South Asian Studies at Stanford

The Center for South Asia facilitates teaching and learning about the South Asian subcontinent, which encompasses the nations of India, Pakistan, Bangladesh, Nepal, Bhutan, and Sri Lanka. Specialists in Anthropology, Drama, Economics, Education, History, Literature, Music, Political Science, and Religious Studies among others comprise the faculty of CSA. The Center works with departments and other university units, as well as with student and community groups, toward the goals of increasing faculty strength, supporting research, expanding course offerings, building the library collection, and presenting programs and events.

The Center for South Asia at Stanford aims to promote the study of South Asia in a manner that reflects the position of the region in the world today. Our focus is on the colonial-modern and contemporary post-colonial South Asia.

South Asia is today an intimate and instantaneous part of our everyday global reality and cannot be studied as a self-contained area. South Asia is of critical importance in the world economy, South Asian communities and professionals are a significant presence in many parts of the world, and South Asian cultural production and aesthetics are firmly embedded in the global imagination and in the global marketplace. The long-term ambition of Center for South Asia is to give Stanford students and faculty access to world-class resources, cutting-edge research and a broad range of teaching on South Asia.

Our main intellectual ambition is to ensure that South Asia is a place from where modernity can be conceptualized in all its historical complexity. We want to ensure that debates and reflections on central categories of modern thought – capitalism, liberal democracy, the reflexive subject, jurisprudence and law, popular mass culture and its institutions, aesthetic cultures, the state, the public life of religion – include South Asia as a self-evident ground rather than merely a special case. We want to ensure that the vast storehouse of South Asia material, concerns, problems, and history become integral parts of the curriculum and research profiles of as many departments and programs as possible at Stanford in the future. Put simply, our task is to overcome the ‘methodological nationalism’ implicit in the area studies model while retaining the respect for specificity and depth of South Asian history and cultural complexity.

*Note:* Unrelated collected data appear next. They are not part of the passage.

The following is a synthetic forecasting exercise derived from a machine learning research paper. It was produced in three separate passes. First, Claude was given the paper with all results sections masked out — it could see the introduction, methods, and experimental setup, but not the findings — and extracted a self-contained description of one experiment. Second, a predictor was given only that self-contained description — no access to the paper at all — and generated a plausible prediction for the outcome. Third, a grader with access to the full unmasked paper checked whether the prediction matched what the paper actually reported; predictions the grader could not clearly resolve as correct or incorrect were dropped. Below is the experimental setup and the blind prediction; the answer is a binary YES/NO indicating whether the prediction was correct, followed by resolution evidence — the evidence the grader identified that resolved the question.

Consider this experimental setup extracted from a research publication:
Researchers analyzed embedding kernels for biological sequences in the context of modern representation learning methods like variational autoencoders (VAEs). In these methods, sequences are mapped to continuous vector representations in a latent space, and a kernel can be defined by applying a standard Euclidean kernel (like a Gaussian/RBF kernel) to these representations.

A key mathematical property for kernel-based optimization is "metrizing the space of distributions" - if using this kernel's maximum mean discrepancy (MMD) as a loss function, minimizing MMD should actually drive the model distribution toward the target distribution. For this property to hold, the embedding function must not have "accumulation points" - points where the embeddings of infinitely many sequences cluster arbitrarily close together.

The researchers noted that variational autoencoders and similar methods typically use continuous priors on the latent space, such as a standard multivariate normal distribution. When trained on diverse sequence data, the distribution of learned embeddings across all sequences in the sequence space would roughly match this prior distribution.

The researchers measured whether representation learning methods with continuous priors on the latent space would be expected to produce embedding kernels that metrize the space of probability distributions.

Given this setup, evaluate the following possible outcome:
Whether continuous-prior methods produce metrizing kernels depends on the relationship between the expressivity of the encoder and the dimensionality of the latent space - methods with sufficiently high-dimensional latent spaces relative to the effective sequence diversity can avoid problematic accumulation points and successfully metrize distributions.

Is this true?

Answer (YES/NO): NO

CSA applies a broad and flexible idea of what constitutes South Asia as an object of study. South Asia can be an element in broader comparative work; the site of detailed ethnographic and historical work; South Asian communities in the US and elsewhere in the world; or South Asia as integral to a global literary-aesthetic horizon.

CSA features speakers and events that are grounded in South Asian experience but engage broader theoretical and comparative concerns across disciplines. We encourage strong departmental and disciplinary ownership of all South Asia related appointments. We aim at being a partner in a variety of cross-disciplinary initiatives around larger intellectual themes across campus, as well as with the Abbasi program in Islamic studies, East Asia, Urban Studies, the Stanford Humanities Center, Center for Comparative Studies in Race and Ethnicity and other interdisciplinary programs at Stanford.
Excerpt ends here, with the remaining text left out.